### THE PROBLEM
Update the lines below by changing "hardwood floor" to "wooden floor" wherever it appears and keeping everything else the same. Leave the pictures out of your answer.

## begin MATERIALS PROVIDED

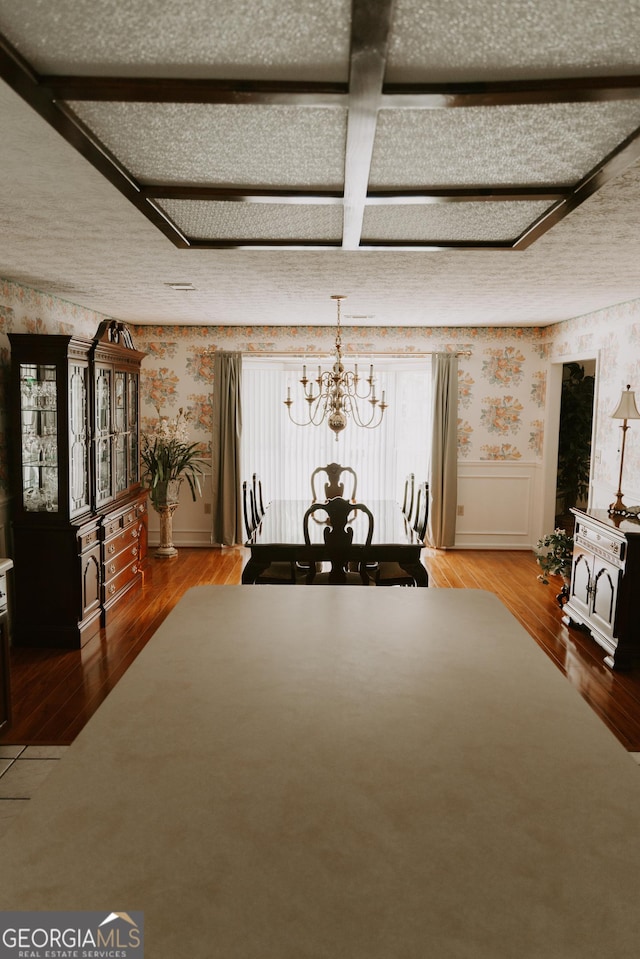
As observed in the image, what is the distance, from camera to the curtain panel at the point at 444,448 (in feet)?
23.4

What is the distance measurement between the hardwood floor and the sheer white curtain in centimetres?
122

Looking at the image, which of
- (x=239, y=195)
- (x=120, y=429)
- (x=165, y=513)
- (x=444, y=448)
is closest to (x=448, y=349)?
(x=444, y=448)

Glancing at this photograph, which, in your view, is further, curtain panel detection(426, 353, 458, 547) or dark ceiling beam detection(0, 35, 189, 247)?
A: curtain panel detection(426, 353, 458, 547)

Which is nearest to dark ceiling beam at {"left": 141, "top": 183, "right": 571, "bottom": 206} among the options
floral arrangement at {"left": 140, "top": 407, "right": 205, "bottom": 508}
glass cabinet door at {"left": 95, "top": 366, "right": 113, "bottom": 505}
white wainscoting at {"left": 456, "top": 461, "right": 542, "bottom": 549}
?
glass cabinet door at {"left": 95, "top": 366, "right": 113, "bottom": 505}

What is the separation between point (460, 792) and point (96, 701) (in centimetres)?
310

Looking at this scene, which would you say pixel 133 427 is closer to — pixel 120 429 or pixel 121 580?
pixel 120 429

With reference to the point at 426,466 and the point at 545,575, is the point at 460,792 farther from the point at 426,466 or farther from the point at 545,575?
the point at 426,466

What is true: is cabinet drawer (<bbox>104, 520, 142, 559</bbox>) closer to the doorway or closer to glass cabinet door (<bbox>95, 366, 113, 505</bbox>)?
glass cabinet door (<bbox>95, 366, 113, 505</bbox>)

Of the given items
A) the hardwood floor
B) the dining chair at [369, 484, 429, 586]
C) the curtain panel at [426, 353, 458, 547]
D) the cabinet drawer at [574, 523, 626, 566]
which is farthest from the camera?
the curtain panel at [426, 353, 458, 547]

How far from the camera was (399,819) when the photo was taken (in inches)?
33.5

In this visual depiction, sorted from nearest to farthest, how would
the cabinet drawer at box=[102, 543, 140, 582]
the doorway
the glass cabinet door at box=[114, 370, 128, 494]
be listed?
1. the cabinet drawer at box=[102, 543, 140, 582]
2. the glass cabinet door at box=[114, 370, 128, 494]
3. the doorway

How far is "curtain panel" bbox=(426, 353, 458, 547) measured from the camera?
23.4ft

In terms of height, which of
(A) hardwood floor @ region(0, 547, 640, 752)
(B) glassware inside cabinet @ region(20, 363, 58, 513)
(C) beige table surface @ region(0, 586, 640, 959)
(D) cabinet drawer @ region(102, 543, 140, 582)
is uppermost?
(B) glassware inside cabinet @ region(20, 363, 58, 513)

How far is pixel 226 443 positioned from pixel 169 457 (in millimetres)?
754
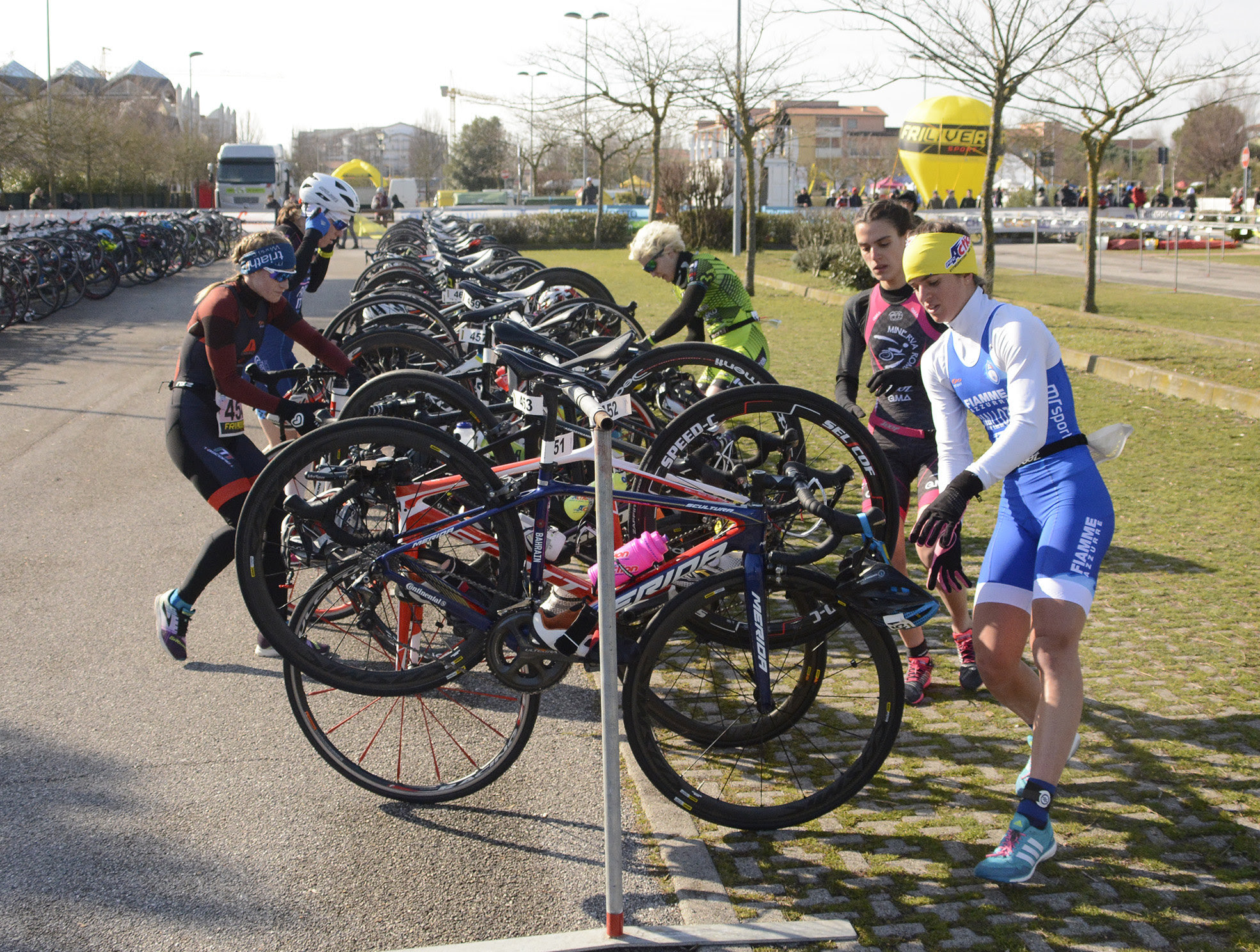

## end MATERIALS PROVIDED

### FINAL RESULT
As observed in the image, what is the distance, from camera to the curtain panel at the point at 444,448 (in feet)?
23.4

What is the distance measurement between the wooden floor and the sheer white curtain in centimetres?
122

Looking at the image, which of
- (x=239, y=195)
- (x=120, y=429)
- (x=165, y=513)
- (x=444, y=448)
is closest to (x=448, y=349)?
(x=444, y=448)

Glancing at this photograph, which, in your view, is further, curtain panel detection(426, 353, 458, 547) or dark ceiling beam detection(0, 35, 189, 247)?
A: curtain panel detection(426, 353, 458, 547)

Which is nearest to dark ceiling beam at {"left": 141, "top": 183, "right": 571, "bottom": 206} among the options
floral arrangement at {"left": 140, "top": 407, "right": 205, "bottom": 508}
glass cabinet door at {"left": 95, "top": 366, "right": 113, "bottom": 505}
white wainscoting at {"left": 456, "top": 461, "right": 542, "bottom": 549}
?
glass cabinet door at {"left": 95, "top": 366, "right": 113, "bottom": 505}

What is the separation between point (460, 792) and point (96, 701) (in centimetres)?
310

Looking at this scene, which would you say pixel 133 427 is closer to — pixel 120 429 or pixel 121 580?
pixel 120 429

With reference to the point at 426,466 and the point at 545,575, is the point at 460,792 farther from the point at 426,466 or farther from the point at 545,575?
the point at 426,466

What is true: is cabinet drawer (<bbox>104, 520, 142, 559</bbox>) closer to the doorway or closer to glass cabinet door (<bbox>95, 366, 113, 505</bbox>)?
glass cabinet door (<bbox>95, 366, 113, 505</bbox>)

Of the given items
A) the wooden floor
B) the dining chair at [369, 484, 429, 586]
C) the curtain panel at [426, 353, 458, 547]
D) the cabinet drawer at [574, 523, 626, 566]
which is farthest from the camera?
the curtain panel at [426, 353, 458, 547]

How far from the camera was (399,819) when the photo was taken (in inches)?
33.5

In this visual depiction, sorted from nearest to farthest, how would
the cabinet drawer at box=[102, 543, 140, 582]
the doorway
the glass cabinet door at box=[114, 370, 128, 494]
be listed?
1. the cabinet drawer at box=[102, 543, 140, 582]
2. the glass cabinet door at box=[114, 370, 128, 494]
3. the doorway

How far is "curtain panel" bbox=(426, 353, 458, 547) measured from the camera?
23.4ft

In terms of height, which of
(A) wooden floor @ region(0, 547, 640, 752)
(B) glassware inside cabinet @ region(20, 363, 58, 513)
(C) beige table surface @ region(0, 586, 640, 959)
(D) cabinet drawer @ region(102, 543, 140, 582)
is uppermost?
(B) glassware inside cabinet @ region(20, 363, 58, 513)

How far is pixel 226 443 positioned from pixel 169 457 (in millimetres)?
754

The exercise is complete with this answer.